Tuesday, June 30, 2009

Field Trip to Kelleys Island

Monday we took a trip to Kelleys Island, which is about 20-30 minutes by boat from Gibraltar, depending on lake conditions. The primary reason was to hunt for fossils at the abandoned quarry on the island, but I wasn't complaining about getting to have lecture someplace new. This is one of the advantages of Stone Lab; you don't really spend a lot of time in the classroom, even in a classroom-oriented course such as EEOB 400. We may not be out there taking samples of lake water to study like the people in Limnology, but we still have opportunities to get our hands dirty (literally and figuratively).

Aside from fossil-hunting, we also examined and identified individual fossils and made an attempt at dating the quarry we were digging around in (probably not original research). Afterwards we visited grooves left behind when the glaciers receeded after the last ice age, and had a fine lecture by the beach.

You can see photos from the key points of the trip at my Picasa album for this field trip, located here. Each photo contains a small caption. I wanted to include more pictures from the trip back, but the weather was against us and as the winds picked up the lake grew progressively choppy. This made it too difficult to take any quality photos (I was too busy hanging on to keep from getting bucked off the boat).

Sunday, June 28, 2009

Relaxing and Studying


The pace of five week courses at Stone Lab is pretty brisk. You have to keep on task just as you do in regular academic year courses at main campus. This means keeping up with your reading and homework assignments (yes, homework assignments). Fortunately, this is a really relaxed place to study. There are only about 30-40 people on the island at any given time so things aren't very crowded. Plus, you have some excellent places to sit and read. It isn't very hard to keep up on your reading when you can read by views like this, in a cool lake breeze, surrounded by the singing of families of birds and the occasional sigh of wake-waves tumbling against nearby rocks.

Friday, June 26, 2009

We Went Birding

I've been meaning to update this many times throughout the week. My only excuse is that time on the island seems to behave differently than time in the real world. I study from a spot that overlooks a lake and my lecture halls have been in a forest, a park and outside of a literal castle. My time keeping has shifted from days and hours to a simpler construct: day time, night time and meal time. If I didn't need to know when to show up to eat I wouldn't wear a watch.

That said, there have been some interesting events over the past week. Yesterday we sat in on a guest lecture from the Director of Ohio's Department of Agriculture. There were some power issues as a large storm coincided with dinner that evening and a good bulk of the lecture was in the dark. While this lecture was open to the public, as a student at Stone Lab I was able to attend with no complications, it was given on Gibraltar Island following the evening meal. Students here have access to not only high profile instructors, but there is opportunity to meet individuals from various fields that intersect with science, politics being one of them.

That said, the first really exciting day of class was today. On Monday our class went to look for salamanders in a forest on South Bass Island, but we found none. Otherwise I would have talked about those. The forest was nice, but pictures of overturned logs with no redback salamanders under them just weren't that interesting.

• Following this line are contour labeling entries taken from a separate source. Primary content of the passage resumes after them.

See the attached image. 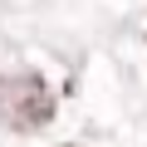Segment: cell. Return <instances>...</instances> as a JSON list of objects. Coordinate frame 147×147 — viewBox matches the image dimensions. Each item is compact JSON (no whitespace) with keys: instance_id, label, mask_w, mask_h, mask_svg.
Masks as SVG:
<instances>
[{"instance_id":"1","label":"cell","mask_w":147,"mask_h":147,"mask_svg":"<svg viewBox=\"0 0 147 147\" xmlns=\"http://www.w3.org/2000/svg\"><path fill=\"white\" fill-rule=\"evenodd\" d=\"M54 118V93L44 88L39 74H0V123H10L20 132H39Z\"/></svg>"}]
</instances>
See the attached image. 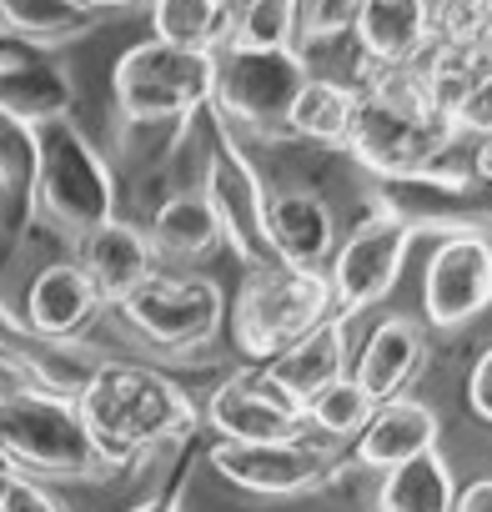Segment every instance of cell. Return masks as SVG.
Instances as JSON below:
<instances>
[{
    "mask_svg": "<svg viewBox=\"0 0 492 512\" xmlns=\"http://www.w3.org/2000/svg\"><path fill=\"white\" fill-rule=\"evenodd\" d=\"M76 407L91 427V437L106 447V457L126 472L131 462L191 447L201 432V407L186 397V387L146 362L101 357L91 382L76 392Z\"/></svg>",
    "mask_w": 492,
    "mask_h": 512,
    "instance_id": "obj_1",
    "label": "cell"
},
{
    "mask_svg": "<svg viewBox=\"0 0 492 512\" xmlns=\"http://www.w3.org/2000/svg\"><path fill=\"white\" fill-rule=\"evenodd\" d=\"M0 462L41 482H96L121 472L91 437L76 397L46 387L0 392Z\"/></svg>",
    "mask_w": 492,
    "mask_h": 512,
    "instance_id": "obj_2",
    "label": "cell"
},
{
    "mask_svg": "<svg viewBox=\"0 0 492 512\" xmlns=\"http://www.w3.org/2000/svg\"><path fill=\"white\" fill-rule=\"evenodd\" d=\"M36 216L66 241L121 216V176L76 116L36 126Z\"/></svg>",
    "mask_w": 492,
    "mask_h": 512,
    "instance_id": "obj_3",
    "label": "cell"
},
{
    "mask_svg": "<svg viewBox=\"0 0 492 512\" xmlns=\"http://www.w3.org/2000/svg\"><path fill=\"white\" fill-rule=\"evenodd\" d=\"M332 312L337 307H332L327 272H297L282 262H262V267H241V282L226 302V332L246 362L267 367L292 342H302L312 327H322Z\"/></svg>",
    "mask_w": 492,
    "mask_h": 512,
    "instance_id": "obj_4",
    "label": "cell"
},
{
    "mask_svg": "<svg viewBox=\"0 0 492 512\" xmlns=\"http://www.w3.org/2000/svg\"><path fill=\"white\" fill-rule=\"evenodd\" d=\"M312 66L302 51H252V46H221L211 56V116L241 146H272L292 141V101L307 86Z\"/></svg>",
    "mask_w": 492,
    "mask_h": 512,
    "instance_id": "obj_5",
    "label": "cell"
},
{
    "mask_svg": "<svg viewBox=\"0 0 492 512\" xmlns=\"http://www.w3.org/2000/svg\"><path fill=\"white\" fill-rule=\"evenodd\" d=\"M196 146H201L196 186H201V196H206V206L221 226V246L231 256H241V267L272 262V246H267V181H262L252 151L211 116V106L196 121Z\"/></svg>",
    "mask_w": 492,
    "mask_h": 512,
    "instance_id": "obj_6",
    "label": "cell"
},
{
    "mask_svg": "<svg viewBox=\"0 0 492 512\" xmlns=\"http://www.w3.org/2000/svg\"><path fill=\"white\" fill-rule=\"evenodd\" d=\"M211 106V56L181 51L156 36L131 41L111 66V111L121 126L196 121Z\"/></svg>",
    "mask_w": 492,
    "mask_h": 512,
    "instance_id": "obj_7",
    "label": "cell"
},
{
    "mask_svg": "<svg viewBox=\"0 0 492 512\" xmlns=\"http://www.w3.org/2000/svg\"><path fill=\"white\" fill-rule=\"evenodd\" d=\"M116 317L141 347H151L161 357H191L226 327V292L216 287V277L156 267L116 307Z\"/></svg>",
    "mask_w": 492,
    "mask_h": 512,
    "instance_id": "obj_8",
    "label": "cell"
},
{
    "mask_svg": "<svg viewBox=\"0 0 492 512\" xmlns=\"http://www.w3.org/2000/svg\"><path fill=\"white\" fill-rule=\"evenodd\" d=\"M412 226L387 211L382 201L372 211H362L352 221L347 236H337V251L327 262V282H332V307L337 317H362L367 307L387 302L392 287L402 282L407 272V251H412Z\"/></svg>",
    "mask_w": 492,
    "mask_h": 512,
    "instance_id": "obj_9",
    "label": "cell"
},
{
    "mask_svg": "<svg viewBox=\"0 0 492 512\" xmlns=\"http://www.w3.org/2000/svg\"><path fill=\"white\" fill-rule=\"evenodd\" d=\"M206 462L221 482L257 497H312L337 482V447L307 432L287 442H206Z\"/></svg>",
    "mask_w": 492,
    "mask_h": 512,
    "instance_id": "obj_10",
    "label": "cell"
},
{
    "mask_svg": "<svg viewBox=\"0 0 492 512\" xmlns=\"http://www.w3.org/2000/svg\"><path fill=\"white\" fill-rule=\"evenodd\" d=\"M457 131L447 121H417V116H397L377 101H357V121L347 136V156L382 186L392 181H412L427 176L432 166H442L457 151Z\"/></svg>",
    "mask_w": 492,
    "mask_h": 512,
    "instance_id": "obj_11",
    "label": "cell"
},
{
    "mask_svg": "<svg viewBox=\"0 0 492 512\" xmlns=\"http://www.w3.org/2000/svg\"><path fill=\"white\" fill-rule=\"evenodd\" d=\"M492 312V241L482 231L437 236L422 272V322L432 332H462Z\"/></svg>",
    "mask_w": 492,
    "mask_h": 512,
    "instance_id": "obj_12",
    "label": "cell"
},
{
    "mask_svg": "<svg viewBox=\"0 0 492 512\" xmlns=\"http://www.w3.org/2000/svg\"><path fill=\"white\" fill-rule=\"evenodd\" d=\"M201 432H211V442H287L307 432V417L267 377V367L246 362L226 372L201 402Z\"/></svg>",
    "mask_w": 492,
    "mask_h": 512,
    "instance_id": "obj_13",
    "label": "cell"
},
{
    "mask_svg": "<svg viewBox=\"0 0 492 512\" xmlns=\"http://www.w3.org/2000/svg\"><path fill=\"white\" fill-rule=\"evenodd\" d=\"M0 111L46 126L56 116H76V76L61 56H46L26 41L0 36Z\"/></svg>",
    "mask_w": 492,
    "mask_h": 512,
    "instance_id": "obj_14",
    "label": "cell"
},
{
    "mask_svg": "<svg viewBox=\"0 0 492 512\" xmlns=\"http://www.w3.org/2000/svg\"><path fill=\"white\" fill-rule=\"evenodd\" d=\"M71 262L86 272V282L96 287L101 307L116 312L156 272V251H151V241H146L136 216H111L106 226H91L86 236L71 241Z\"/></svg>",
    "mask_w": 492,
    "mask_h": 512,
    "instance_id": "obj_15",
    "label": "cell"
},
{
    "mask_svg": "<svg viewBox=\"0 0 492 512\" xmlns=\"http://www.w3.org/2000/svg\"><path fill=\"white\" fill-rule=\"evenodd\" d=\"M267 246L272 262L297 272H327L337 251V211L312 186H282L267 191Z\"/></svg>",
    "mask_w": 492,
    "mask_h": 512,
    "instance_id": "obj_16",
    "label": "cell"
},
{
    "mask_svg": "<svg viewBox=\"0 0 492 512\" xmlns=\"http://www.w3.org/2000/svg\"><path fill=\"white\" fill-rule=\"evenodd\" d=\"M21 322L46 337V342H86L91 322L106 312L96 287L86 282V272L76 262H51L31 277L26 297H21Z\"/></svg>",
    "mask_w": 492,
    "mask_h": 512,
    "instance_id": "obj_17",
    "label": "cell"
},
{
    "mask_svg": "<svg viewBox=\"0 0 492 512\" xmlns=\"http://www.w3.org/2000/svg\"><path fill=\"white\" fill-rule=\"evenodd\" d=\"M427 367V327L417 317H382L367 342L352 357V382L372 397V402H392L407 397V387L422 377Z\"/></svg>",
    "mask_w": 492,
    "mask_h": 512,
    "instance_id": "obj_18",
    "label": "cell"
},
{
    "mask_svg": "<svg viewBox=\"0 0 492 512\" xmlns=\"http://www.w3.org/2000/svg\"><path fill=\"white\" fill-rule=\"evenodd\" d=\"M437 442H442V417L417 397H392V402H377L367 427L352 437V462L387 472L422 452H437Z\"/></svg>",
    "mask_w": 492,
    "mask_h": 512,
    "instance_id": "obj_19",
    "label": "cell"
},
{
    "mask_svg": "<svg viewBox=\"0 0 492 512\" xmlns=\"http://www.w3.org/2000/svg\"><path fill=\"white\" fill-rule=\"evenodd\" d=\"M36 226V126L0 111V267L26 246Z\"/></svg>",
    "mask_w": 492,
    "mask_h": 512,
    "instance_id": "obj_20",
    "label": "cell"
},
{
    "mask_svg": "<svg viewBox=\"0 0 492 512\" xmlns=\"http://www.w3.org/2000/svg\"><path fill=\"white\" fill-rule=\"evenodd\" d=\"M141 231H146V241L156 251V267H181L186 272L191 262L221 251V226H216V216H211V206H206V196H201L196 181L166 191L146 211Z\"/></svg>",
    "mask_w": 492,
    "mask_h": 512,
    "instance_id": "obj_21",
    "label": "cell"
},
{
    "mask_svg": "<svg viewBox=\"0 0 492 512\" xmlns=\"http://www.w3.org/2000/svg\"><path fill=\"white\" fill-rule=\"evenodd\" d=\"M347 41L362 66H417L432 46L427 0H367Z\"/></svg>",
    "mask_w": 492,
    "mask_h": 512,
    "instance_id": "obj_22",
    "label": "cell"
},
{
    "mask_svg": "<svg viewBox=\"0 0 492 512\" xmlns=\"http://www.w3.org/2000/svg\"><path fill=\"white\" fill-rule=\"evenodd\" d=\"M347 317H327L322 327H312L302 342H292L277 362H267V377L297 402L307 407L317 392H327L332 382H342L352 372V337H347Z\"/></svg>",
    "mask_w": 492,
    "mask_h": 512,
    "instance_id": "obj_23",
    "label": "cell"
},
{
    "mask_svg": "<svg viewBox=\"0 0 492 512\" xmlns=\"http://www.w3.org/2000/svg\"><path fill=\"white\" fill-rule=\"evenodd\" d=\"M357 86L342 81V76H322L312 71L307 86L297 91L292 101V141H307V146H322V151H347V136H352V121H357Z\"/></svg>",
    "mask_w": 492,
    "mask_h": 512,
    "instance_id": "obj_24",
    "label": "cell"
},
{
    "mask_svg": "<svg viewBox=\"0 0 492 512\" xmlns=\"http://www.w3.org/2000/svg\"><path fill=\"white\" fill-rule=\"evenodd\" d=\"M101 21L76 6V0H0V36L26 41L46 56H61L81 41H91Z\"/></svg>",
    "mask_w": 492,
    "mask_h": 512,
    "instance_id": "obj_25",
    "label": "cell"
},
{
    "mask_svg": "<svg viewBox=\"0 0 492 512\" xmlns=\"http://www.w3.org/2000/svg\"><path fill=\"white\" fill-rule=\"evenodd\" d=\"M236 6H241V0H156V6L146 11V21H151L156 41L216 56L231 41Z\"/></svg>",
    "mask_w": 492,
    "mask_h": 512,
    "instance_id": "obj_26",
    "label": "cell"
},
{
    "mask_svg": "<svg viewBox=\"0 0 492 512\" xmlns=\"http://www.w3.org/2000/svg\"><path fill=\"white\" fill-rule=\"evenodd\" d=\"M457 482L442 452H422L402 467H387L372 497V512H452Z\"/></svg>",
    "mask_w": 492,
    "mask_h": 512,
    "instance_id": "obj_27",
    "label": "cell"
},
{
    "mask_svg": "<svg viewBox=\"0 0 492 512\" xmlns=\"http://www.w3.org/2000/svg\"><path fill=\"white\" fill-rule=\"evenodd\" d=\"M417 71H422V86H427V101H432V111H437V116L452 126L457 106L472 96V86H477V81H482L492 66H487L482 46H452V41H432V46L422 51Z\"/></svg>",
    "mask_w": 492,
    "mask_h": 512,
    "instance_id": "obj_28",
    "label": "cell"
},
{
    "mask_svg": "<svg viewBox=\"0 0 492 512\" xmlns=\"http://www.w3.org/2000/svg\"><path fill=\"white\" fill-rule=\"evenodd\" d=\"M302 6L307 0H241L236 26L226 46H252V51H297L302 36Z\"/></svg>",
    "mask_w": 492,
    "mask_h": 512,
    "instance_id": "obj_29",
    "label": "cell"
},
{
    "mask_svg": "<svg viewBox=\"0 0 492 512\" xmlns=\"http://www.w3.org/2000/svg\"><path fill=\"white\" fill-rule=\"evenodd\" d=\"M372 412H377V402H372L352 377L332 382L327 392H317V397L302 407L307 427H312L322 442H352V437L367 427V417H372Z\"/></svg>",
    "mask_w": 492,
    "mask_h": 512,
    "instance_id": "obj_30",
    "label": "cell"
},
{
    "mask_svg": "<svg viewBox=\"0 0 492 512\" xmlns=\"http://www.w3.org/2000/svg\"><path fill=\"white\" fill-rule=\"evenodd\" d=\"M432 41L452 46H482L492 31V0H427Z\"/></svg>",
    "mask_w": 492,
    "mask_h": 512,
    "instance_id": "obj_31",
    "label": "cell"
},
{
    "mask_svg": "<svg viewBox=\"0 0 492 512\" xmlns=\"http://www.w3.org/2000/svg\"><path fill=\"white\" fill-rule=\"evenodd\" d=\"M367 0H307L302 6V36H297V51L312 56L317 46H342L352 36V21Z\"/></svg>",
    "mask_w": 492,
    "mask_h": 512,
    "instance_id": "obj_32",
    "label": "cell"
},
{
    "mask_svg": "<svg viewBox=\"0 0 492 512\" xmlns=\"http://www.w3.org/2000/svg\"><path fill=\"white\" fill-rule=\"evenodd\" d=\"M0 512H66V502L51 492V482L0 467Z\"/></svg>",
    "mask_w": 492,
    "mask_h": 512,
    "instance_id": "obj_33",
    "label": "cell"
},
{
    "mask_svg": "<svg viewBox=\"0 0 492 512\" xmlns=\"http://www.w3.org/2000/svg\"><path fill=\"white\" fill-rule=\"evenodd\" d=\"M452 131H457V141H477V136H492V71L472 86V96L457 106V116H452Z\"/></svg>",
    "mask_w": 492,
    "mask_h": 512,
    "instance_id": "obj_34",
    "label": "cell"
},
{
    "mask_svg": "<svg viewBox=\"0 0 492 512\" xmlns=\"http://www.w3.org/2000/svg\"><path fill=\"white\" fill-rule=\"evenodd\" d=\"M467 412L492 427V347H487V352L472 362V372H467Z\"/></svg>",
    "mask_w": 492,
    "mask_h": 512,
    "instance_id": "obj_35",
    "label": "cell"
},
{
    "mask_svg": "<svg viewBox=\"0 0 492 512\" xmlns=\"http://www.w3.org/2000/svg\"><path fill=\"white\" fill-rule=\"evenodd\" d=\"M191 457H196V452H181V462H176L171 482H166L161 492H151L146 502H136L131 512H181V492H186V472H191Z\"/></svg>",
    "mask_w": 492,
    "mask_h": 512,
    "instance_id": "obj_36",
    "label": "cell"
},
{
    "mask_svg": "<svg viewBox=\"0 0 492 512\" xmlns=\"http://www.w3.org/2000/svg\"><path fill=\"white\" fill-rule=\"evenodd\" d=\"M462 151H467V176H472L482 191H492V136L462 141Z\"/></svg>",
    "mask_w": 492,
    "mask_h": 512,
    "instance_id": "obj_37",
    "label": "cell"
},
{
    "mask_svg": "<svg viewBox=\"0 0 492 512\" xmlns=\"http://www.w3.org/2000/svg\"><path fill=\"white\" fill-rule=\"evenodd\" d=\"M452 512H492V477H472L467 487H457Z\"/></svg>",
    "mask_w": 492,
    "mask_h": 512,
    "instance_id": "obj_38",
    "label": "cell"
},
{
    "mask_svg": "<svg viewBox=\"0 0 492 512\" xmlns=\"http://www.w3.org/2000/svg\"><path fill=\"white\" fill-rule=\"evenodd\" d=\"M76 6H86L96 21H106V16H146L156 0H76Z\"/></svg>",
    "mask_w": 492,
    "mask_h": 512,
    "instance_id": "obj_39",
    "label": "cell"
},
{
    "mask_svg": "<svg viewBox=\"0 0 492 512\" xmlns=\"http://www.w3.org/2000/svg\"><path fill=\"white\" fill-rule=\"evenodd\" d=\"M482 56H487V66H492V31H487V41H482Z\"/></svg>",
    "mask_w": 492,
    "mask_h": 512,
    "instance_id": "obj_40",
    "label": "cell"
}]
</instances>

Today's lecture was much more interesting. For the first half of class, our lecture was entirely outdoors. As part of EEOB 400 at Stone Lab, we have a large lab component that involves capturing, banding and measuring red-winged blackbirds and cardinals to compare the two populations on Gibraltar and the surrounding islands. In the above photo our instructor, Dr. James Marshall, is holding a second year male red-winged blackbird that we had just put through the measurement gauntlet. Which is why he doesn't seem to be very happy with us.

The purpose of our major lab is to examine the differences in various measurements (wing length, leg length, beak size, etc.) between populations of red-wings, which are migratory between many islands on Lake Erie, and cardinals, which tend to be permanent residents of each island they live on. In theory, we should notice larger differences between the cardinal populations measured on each island and the red-wing population on each island, as the red-winged blackbirds will exchange genes with other populations, potentially mitigating any local adaptations that may occur. This is less likely to happen with cardinals as they have much less frequent gene exchange with populations on neighboring islands.

We don't know if the differences between each bird population will be significant, but not knowing something just means you have to do science to know that something. So we're going to do science.

Sunday, June 21, 2009

Some Sights Around the Island

My first day up at Gibraltar, it was a bit of a drive and a long luggage haul, but I wanted to go around and snap a few quick pictures from some of the views available to island residents. Many thanks to my dad for helping me haul a bunch of heavy things on Father's Day and giving me a ride so I don't have to deal with parking up here for five weeks.

Here are a few quick photos I took from various points around the island.